UV-Bライトと称して販売されている紫外線ライトの多くはUV-Aも照射し、メタハラのように赤外線(熱)までまとめて照射するものもあります。
ひとつ注意しておきたいのが設置方法です。
こちらの写真はメタハラのUVインデックスを計測したときの写真です。
UVインデックスはメッシュ越しで半減し、ガラス越しだとほとんど遮断されてしまいました。(※UVインデックスについては後述します)
またUV-Bはガラスやプラスチックを透過しないため、紫外線ライトは必ず遮断物がない状態で設置しましょう。
UVインデックスとは?
紫外線が人体に及ぼす影響の度合いを指標化したものがUVインデックス(UVI) です。
本来は人体に有害な波長(日焼けにつながる波長)をもとに作られた指標なのですが、ビタミンD3を効果的に合成する波長とほぼ一致していることがわかっています。
つまり、UVインデックスが爬虫類にとって必要な紫外線の強さの目安になるということです。
UVインデックスは世界共通の指標のため、例えばフトアゴヒゲトカゲが生息する地域でUVインデックスを測定すれば、野生下でどのくらいの強さの紫外線を浴びているかを知ることができます。
そして飼育ケージの紫外線ライトのUVインデックスを現地にあわせれば、生息地に近い環境を構築することができるんです!
とはいえ、さすがにUVインデックスを測定するためだけに飼っている爬虫類の生息地まで行くのは大変すぎます。
代わりに行ってくれる神様みたいな人おらんかな…。
と思っていたら、ファーガソン教授という神様が存在していました。
ファーガソンゾーンとは?
ファーガソン教授は爬虫類が本来どれくらい自発的に日光浴をしているかを研究し、それぞれの種が必要とする紫外線の強さによって4つのゾーンに分類し「ファーガソンゾーン」なるものを作りました。
ゾーン分類 | 平均UVIの範囲 | 最大UVIの範囲 |
---|---|---|
ゾーン1 | 0~0.7 | 0.6~1.4 |
ゾーン2 | 0.7~1.0 | 1.1~3.0 |
ゾーン3 | 1.0~2.6 | 2.9~7.4 |
ゾーン4 | 2.6~3.5 | 4.5~9.5 |
平均UVIの範囲
該当する爬虫類が生息する地域全体のUVIを測定し、それを平均した数値の範囲です。
最大UVIの範囲
該当する爬虫類が生息する地域内でもっとも高かったUVIの測定値の範囲です。

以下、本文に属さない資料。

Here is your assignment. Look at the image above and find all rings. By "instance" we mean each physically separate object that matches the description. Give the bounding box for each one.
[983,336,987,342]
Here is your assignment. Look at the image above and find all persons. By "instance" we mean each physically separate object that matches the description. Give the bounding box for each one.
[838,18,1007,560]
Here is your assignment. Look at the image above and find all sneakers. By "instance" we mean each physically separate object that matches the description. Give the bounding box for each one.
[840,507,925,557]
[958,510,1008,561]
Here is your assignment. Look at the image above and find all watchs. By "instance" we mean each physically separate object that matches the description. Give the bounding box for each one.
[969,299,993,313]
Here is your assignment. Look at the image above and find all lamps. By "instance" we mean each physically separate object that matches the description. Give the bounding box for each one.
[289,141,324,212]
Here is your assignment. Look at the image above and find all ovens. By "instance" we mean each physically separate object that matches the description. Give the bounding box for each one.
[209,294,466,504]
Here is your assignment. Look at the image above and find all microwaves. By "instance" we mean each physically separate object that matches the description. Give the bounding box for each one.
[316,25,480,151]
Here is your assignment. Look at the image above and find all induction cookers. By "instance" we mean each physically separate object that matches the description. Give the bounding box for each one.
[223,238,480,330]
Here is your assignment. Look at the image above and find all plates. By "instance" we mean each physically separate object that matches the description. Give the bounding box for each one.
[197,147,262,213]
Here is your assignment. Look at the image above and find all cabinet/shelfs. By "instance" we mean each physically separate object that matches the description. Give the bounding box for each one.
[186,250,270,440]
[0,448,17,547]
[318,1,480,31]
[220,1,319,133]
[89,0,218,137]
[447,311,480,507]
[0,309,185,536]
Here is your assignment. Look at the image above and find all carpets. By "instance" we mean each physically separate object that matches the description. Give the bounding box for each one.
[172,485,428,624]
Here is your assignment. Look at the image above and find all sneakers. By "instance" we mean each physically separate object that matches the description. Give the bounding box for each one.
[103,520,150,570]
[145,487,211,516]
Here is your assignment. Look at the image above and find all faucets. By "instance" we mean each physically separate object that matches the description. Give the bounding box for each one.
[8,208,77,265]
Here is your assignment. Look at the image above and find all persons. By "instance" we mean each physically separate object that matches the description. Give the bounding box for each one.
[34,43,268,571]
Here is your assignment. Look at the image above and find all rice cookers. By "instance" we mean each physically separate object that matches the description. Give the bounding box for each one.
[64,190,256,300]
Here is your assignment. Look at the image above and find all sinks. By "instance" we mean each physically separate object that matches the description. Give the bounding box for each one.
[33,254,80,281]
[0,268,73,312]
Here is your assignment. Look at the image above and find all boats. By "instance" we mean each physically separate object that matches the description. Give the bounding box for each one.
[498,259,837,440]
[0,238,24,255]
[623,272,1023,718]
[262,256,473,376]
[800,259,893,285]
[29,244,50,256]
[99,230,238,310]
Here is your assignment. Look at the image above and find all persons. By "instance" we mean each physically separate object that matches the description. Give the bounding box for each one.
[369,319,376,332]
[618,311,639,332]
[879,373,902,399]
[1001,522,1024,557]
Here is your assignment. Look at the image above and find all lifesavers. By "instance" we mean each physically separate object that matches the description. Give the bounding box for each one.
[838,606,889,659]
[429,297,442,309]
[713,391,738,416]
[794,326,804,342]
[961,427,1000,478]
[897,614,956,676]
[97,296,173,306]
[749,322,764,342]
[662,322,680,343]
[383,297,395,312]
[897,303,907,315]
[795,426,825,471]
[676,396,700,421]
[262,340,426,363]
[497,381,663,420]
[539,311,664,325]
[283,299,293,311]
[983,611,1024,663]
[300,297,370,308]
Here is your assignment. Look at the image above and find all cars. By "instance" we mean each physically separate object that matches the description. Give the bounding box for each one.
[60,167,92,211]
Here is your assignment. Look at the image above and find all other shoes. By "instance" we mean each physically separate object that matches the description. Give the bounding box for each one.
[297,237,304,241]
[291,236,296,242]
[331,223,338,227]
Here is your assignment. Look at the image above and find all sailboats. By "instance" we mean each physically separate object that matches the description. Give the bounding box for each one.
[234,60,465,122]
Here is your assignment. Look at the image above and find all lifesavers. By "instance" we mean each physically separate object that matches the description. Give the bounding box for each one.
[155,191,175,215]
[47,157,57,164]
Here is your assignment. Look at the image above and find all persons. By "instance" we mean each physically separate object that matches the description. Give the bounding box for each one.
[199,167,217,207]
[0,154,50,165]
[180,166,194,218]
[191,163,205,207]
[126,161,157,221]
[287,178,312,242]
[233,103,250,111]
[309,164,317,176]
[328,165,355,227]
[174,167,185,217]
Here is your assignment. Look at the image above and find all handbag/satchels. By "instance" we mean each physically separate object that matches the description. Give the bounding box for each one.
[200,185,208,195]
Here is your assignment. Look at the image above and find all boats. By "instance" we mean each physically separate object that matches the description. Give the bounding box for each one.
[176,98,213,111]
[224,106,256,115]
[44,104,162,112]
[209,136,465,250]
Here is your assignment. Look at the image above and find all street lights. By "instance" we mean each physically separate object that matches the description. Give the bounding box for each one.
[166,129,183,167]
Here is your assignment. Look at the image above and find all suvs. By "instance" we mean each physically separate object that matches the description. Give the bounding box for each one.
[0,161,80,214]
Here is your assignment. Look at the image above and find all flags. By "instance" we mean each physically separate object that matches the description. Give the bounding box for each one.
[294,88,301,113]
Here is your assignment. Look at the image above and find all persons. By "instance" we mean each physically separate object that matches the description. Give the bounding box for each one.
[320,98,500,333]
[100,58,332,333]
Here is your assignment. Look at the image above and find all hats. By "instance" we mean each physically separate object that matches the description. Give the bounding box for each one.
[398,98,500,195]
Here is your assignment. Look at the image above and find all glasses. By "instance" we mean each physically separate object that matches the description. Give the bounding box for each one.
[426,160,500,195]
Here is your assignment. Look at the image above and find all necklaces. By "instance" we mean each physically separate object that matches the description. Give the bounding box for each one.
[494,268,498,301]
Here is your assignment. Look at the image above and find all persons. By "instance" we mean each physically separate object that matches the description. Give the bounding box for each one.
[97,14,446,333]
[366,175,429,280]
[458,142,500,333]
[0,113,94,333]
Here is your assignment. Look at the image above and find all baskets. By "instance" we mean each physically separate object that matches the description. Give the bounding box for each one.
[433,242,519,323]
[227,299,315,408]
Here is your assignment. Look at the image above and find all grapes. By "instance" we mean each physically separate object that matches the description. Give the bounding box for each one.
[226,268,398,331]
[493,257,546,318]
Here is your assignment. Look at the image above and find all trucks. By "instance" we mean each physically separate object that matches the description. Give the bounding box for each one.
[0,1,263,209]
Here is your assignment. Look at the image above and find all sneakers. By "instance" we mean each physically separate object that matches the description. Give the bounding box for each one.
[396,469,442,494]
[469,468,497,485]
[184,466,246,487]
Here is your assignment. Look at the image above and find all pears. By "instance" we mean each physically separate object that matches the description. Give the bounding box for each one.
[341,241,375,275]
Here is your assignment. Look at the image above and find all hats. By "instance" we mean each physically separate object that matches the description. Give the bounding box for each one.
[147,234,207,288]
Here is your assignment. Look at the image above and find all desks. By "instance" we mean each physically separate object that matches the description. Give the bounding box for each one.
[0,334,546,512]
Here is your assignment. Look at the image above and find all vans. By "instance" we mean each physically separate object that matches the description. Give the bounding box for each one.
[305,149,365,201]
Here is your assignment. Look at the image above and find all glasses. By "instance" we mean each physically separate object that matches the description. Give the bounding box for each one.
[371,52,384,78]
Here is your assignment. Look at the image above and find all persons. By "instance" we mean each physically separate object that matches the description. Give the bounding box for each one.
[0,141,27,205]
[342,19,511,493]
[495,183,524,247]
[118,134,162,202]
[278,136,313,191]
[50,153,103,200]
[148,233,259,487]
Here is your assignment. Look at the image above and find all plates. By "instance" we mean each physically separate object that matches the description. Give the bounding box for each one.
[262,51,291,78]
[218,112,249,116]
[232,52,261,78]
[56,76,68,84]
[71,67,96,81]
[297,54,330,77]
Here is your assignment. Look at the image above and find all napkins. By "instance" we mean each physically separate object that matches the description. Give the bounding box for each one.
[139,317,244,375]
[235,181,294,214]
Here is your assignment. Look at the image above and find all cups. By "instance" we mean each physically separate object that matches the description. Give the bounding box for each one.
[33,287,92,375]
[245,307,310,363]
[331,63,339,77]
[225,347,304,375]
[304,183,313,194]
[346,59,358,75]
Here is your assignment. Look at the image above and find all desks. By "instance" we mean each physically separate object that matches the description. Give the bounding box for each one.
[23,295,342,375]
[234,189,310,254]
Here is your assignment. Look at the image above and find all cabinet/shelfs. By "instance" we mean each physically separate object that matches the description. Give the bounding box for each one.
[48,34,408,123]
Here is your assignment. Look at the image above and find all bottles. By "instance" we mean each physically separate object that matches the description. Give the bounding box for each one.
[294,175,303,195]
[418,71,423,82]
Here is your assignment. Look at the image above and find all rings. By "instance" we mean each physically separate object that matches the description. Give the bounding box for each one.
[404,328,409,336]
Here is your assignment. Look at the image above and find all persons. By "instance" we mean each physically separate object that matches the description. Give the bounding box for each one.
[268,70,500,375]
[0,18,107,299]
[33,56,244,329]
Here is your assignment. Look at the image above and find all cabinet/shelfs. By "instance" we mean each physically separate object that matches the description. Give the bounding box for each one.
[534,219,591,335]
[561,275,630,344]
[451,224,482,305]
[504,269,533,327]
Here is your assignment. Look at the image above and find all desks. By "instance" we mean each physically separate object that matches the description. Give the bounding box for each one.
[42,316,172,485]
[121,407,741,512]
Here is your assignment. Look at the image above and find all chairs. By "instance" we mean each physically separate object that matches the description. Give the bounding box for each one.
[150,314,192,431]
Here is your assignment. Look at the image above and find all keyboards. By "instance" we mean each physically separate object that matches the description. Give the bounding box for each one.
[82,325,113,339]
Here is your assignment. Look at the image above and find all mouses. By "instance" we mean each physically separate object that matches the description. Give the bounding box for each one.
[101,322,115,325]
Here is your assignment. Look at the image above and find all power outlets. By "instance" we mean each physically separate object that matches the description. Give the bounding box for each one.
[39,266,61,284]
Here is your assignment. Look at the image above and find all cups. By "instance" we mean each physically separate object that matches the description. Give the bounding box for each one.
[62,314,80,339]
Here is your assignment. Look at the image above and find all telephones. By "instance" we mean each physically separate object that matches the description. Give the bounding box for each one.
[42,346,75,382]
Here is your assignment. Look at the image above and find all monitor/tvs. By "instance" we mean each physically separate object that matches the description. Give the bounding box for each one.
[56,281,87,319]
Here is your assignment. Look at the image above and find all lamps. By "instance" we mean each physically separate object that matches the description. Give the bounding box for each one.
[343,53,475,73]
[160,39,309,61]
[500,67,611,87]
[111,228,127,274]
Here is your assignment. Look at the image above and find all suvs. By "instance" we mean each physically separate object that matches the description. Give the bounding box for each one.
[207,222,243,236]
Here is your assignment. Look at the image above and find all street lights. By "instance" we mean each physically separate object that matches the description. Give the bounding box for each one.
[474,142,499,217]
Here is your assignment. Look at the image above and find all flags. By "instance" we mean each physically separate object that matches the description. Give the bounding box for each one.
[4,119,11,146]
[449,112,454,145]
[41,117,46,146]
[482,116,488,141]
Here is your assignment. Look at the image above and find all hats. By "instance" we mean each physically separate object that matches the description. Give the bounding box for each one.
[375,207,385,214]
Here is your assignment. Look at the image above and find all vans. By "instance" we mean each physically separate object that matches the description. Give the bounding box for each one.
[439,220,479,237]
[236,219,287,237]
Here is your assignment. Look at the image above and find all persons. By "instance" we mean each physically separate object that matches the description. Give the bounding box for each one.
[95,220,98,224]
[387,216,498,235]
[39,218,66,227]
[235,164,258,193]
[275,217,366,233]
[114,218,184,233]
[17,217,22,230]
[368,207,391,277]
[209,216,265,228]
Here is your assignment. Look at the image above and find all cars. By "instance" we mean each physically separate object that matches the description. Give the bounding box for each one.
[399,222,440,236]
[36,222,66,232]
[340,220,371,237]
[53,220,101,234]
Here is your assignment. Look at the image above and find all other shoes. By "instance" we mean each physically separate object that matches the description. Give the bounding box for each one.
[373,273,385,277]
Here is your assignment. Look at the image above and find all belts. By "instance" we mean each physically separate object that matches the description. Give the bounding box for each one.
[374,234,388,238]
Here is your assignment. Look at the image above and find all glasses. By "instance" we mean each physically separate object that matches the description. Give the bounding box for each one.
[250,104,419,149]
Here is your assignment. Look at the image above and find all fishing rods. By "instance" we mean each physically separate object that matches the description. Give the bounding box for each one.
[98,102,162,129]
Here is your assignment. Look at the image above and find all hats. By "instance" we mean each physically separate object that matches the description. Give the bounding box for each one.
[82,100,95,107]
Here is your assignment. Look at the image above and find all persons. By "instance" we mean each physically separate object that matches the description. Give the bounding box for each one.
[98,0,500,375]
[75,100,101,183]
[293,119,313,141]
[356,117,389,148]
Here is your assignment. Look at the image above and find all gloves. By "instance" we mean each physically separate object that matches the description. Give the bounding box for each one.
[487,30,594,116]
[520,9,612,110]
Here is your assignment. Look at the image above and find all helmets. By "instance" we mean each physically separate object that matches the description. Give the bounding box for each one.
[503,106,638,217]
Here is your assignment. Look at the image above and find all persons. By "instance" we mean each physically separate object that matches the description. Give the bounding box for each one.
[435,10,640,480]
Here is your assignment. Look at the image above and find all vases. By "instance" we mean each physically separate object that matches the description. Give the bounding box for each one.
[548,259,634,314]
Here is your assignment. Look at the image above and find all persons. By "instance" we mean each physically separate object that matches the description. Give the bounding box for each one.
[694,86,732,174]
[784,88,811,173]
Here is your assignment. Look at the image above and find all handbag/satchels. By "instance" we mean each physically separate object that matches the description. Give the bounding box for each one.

この数値は1日のなかでの最高値(正午の太陽直下)となるため、1日中この数値を保っているわけではありません。
当初は15種類の爬虫類のみでしたが、BIAZA(英国・アイルランドの動物園水族館協会)によってアップデートされ現在は254種類の爬虫類が「ファーガソンゾーン」で分類されています。
下記表は「Journal of Zoo and Aquarium Research」からゾーンごとに主な爬虫類を抜粋し、それぞれ推奨される紫外線照射方法をまとめたものです。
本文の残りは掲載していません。